It was a hot, humid day. My yellow and blue sundress stuck to my skin, and there wasn’t enough sunscreen in the world to keep from getting burned. Thousands of people milled about, looking for treasures among the emptied out attics and garages, just like me. Besides, it was an excuse to get out of Dallas, where the only talk around town was of the Lakewood Abductor.

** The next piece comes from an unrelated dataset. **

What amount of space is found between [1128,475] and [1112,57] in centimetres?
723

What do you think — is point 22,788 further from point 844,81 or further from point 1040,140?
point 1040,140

“Hold Rocky, would you?” I said to Connie Duncan, my client-turned-friend-turned flea market assistant. I see something I want.” I handed her my squirmy Shih Tzu puppy. He licked the side of her face and then wriggled in her arms until she finally set him down. A lady in pink stretchy yoga clothes was headed the same direction as me. The woman and I reached the back corner of the booth at the same time. She put her hand on the back of a Barcelona chair that had been recovered in black and white zebra fur. I smiled and turned away, distracting myself with a pile of used DVDs that sat on a stack of water-damaged boxes.
The booth owner approached. “You like that chair? It’s Spanish.”
I bit my tongue and looked over my shoulder at the woman in pink. She leaned back into the chair and glanced my way. She knew. She knew I knew. She was checking to see if I was going to ruin things for her.
What were the odds? The chair was a classic Mies van der Rohe Barcelona. At a flea market in a small town south of Dallas, Texas. The reason it was called a Barcelona was because it debuted at the Design Exposition in 1929 which was held in Barcelona, not because it was of Spanish design.
“It’s the most valuable thing in my booth,” the seller said proudly. “Two hundred dollars.”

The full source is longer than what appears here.